Gianni Infantino, the president of FIFA, had criticized nations for their “hypocrisy” and “racism” regarding the World Cup in Qatar in a one-hour press conference prior to the event. Infantino defended Qatar’s treatment of migrant workers and instead claimed that Europe should be “apologizing for the next 3,000 years” for past mistakes. In his speech, he explained that “hundreds of thousands of migrant workers, they help their families to survive. And they do it in a legal way. We in Europe, we close our borders, and we don’t allow practically any workers from these countries to work legally in our country. We all know there are many illegal workers in our European countries, living conditions which are also not really the best.” 

He further stated that “If you go two steps back and you look at this issue of migration and their situation of hundreds of thousands of women and men who would like to offer their services, who would like to help and give a future to their families back home, Qatar is actually offering them this opportunity” and urged other countries to follow Qatar’s footsteps and to “create some legal channels where at least a number of these workers could come to Europe, lower revenues, but give them some work, give them some future, give them some hope.” Infantino was also quick to point out the double-standards against Qatar in terms of the alcohol ban within the stadiums. He stated that “if for three hours a day you cannot drink a beer, you will survive, especially because actually the same rules apply in France or Spain or in Portugal, or in Scotland. No beer is allowed in the stadiums… Here it becomes a big thing because it is a Muslim country. I don’t know why.” 

Despite criticisms and campaigns to boycott the World Cup, preliminary data of the 2022 World Cup show the tournament’s success. An average of 3.3 million people watched starting with the opening match between Qatar and Ecuador, with a peak audience of 3.6 million. Qatar’s inaugural match witnessed a 109% increase in viewers compared to the highest numbers in the previous two World Cups. Most recently, the Qatar World Cup broke the FIFA revenue record, reaching $7.5 billion in the four years of commercial deals tied to the 2022 World Cup in Qatar. This record is $1 billion more than the previous 2018 World Cup in Russia, with marketing sales for the 2019–2022 cycle exceeding the $1.8 billion anticipated amount.
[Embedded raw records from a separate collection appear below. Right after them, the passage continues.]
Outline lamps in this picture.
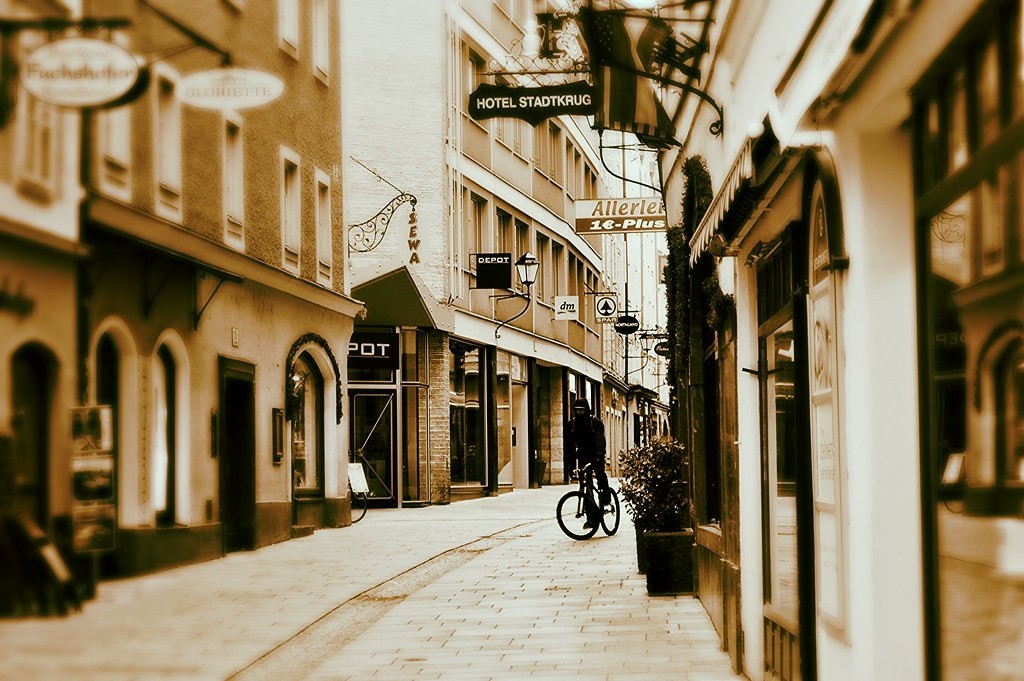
[514,252,541,287]
[639,332,654,350]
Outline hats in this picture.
[573,398,589,409]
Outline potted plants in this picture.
[617,435,677,574]
[625,440,694,596]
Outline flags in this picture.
[592,11,678,143]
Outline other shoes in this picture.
[583,522,593,529]
[604,505,611,512]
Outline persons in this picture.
[561,398,611,526]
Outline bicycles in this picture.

Qatar has proved how its hosting of the World Cup defies criticisms and double standards. At the same time, as His Excellency Hassan Al Thawadi, the Secretary General of the Supreme Committee for Delivery and Legacy (SC), stated, “the FIFA World Cup in 2022 is an opportunity first and foremost for the Arab World and the Middle East to showcase its true, peaceful nature to the rest of the world. It is an opportunity for the region to be in the headlines for reasons other than conflict. It is an opportunity for people to travel to the region and delve beyond the stereotypes that have been perpetrated for decades and centuries.” Thus, it is critical to view the hosting of the 2022 World Cup from a comprehensive perspective, bringing together various elements that can promote growth and unification in the region and beyond. Overall, Qatar hosting the world cup has been monumental, for it is only befitting that the most important global sporting event should bring to light an often-unseen part of the world.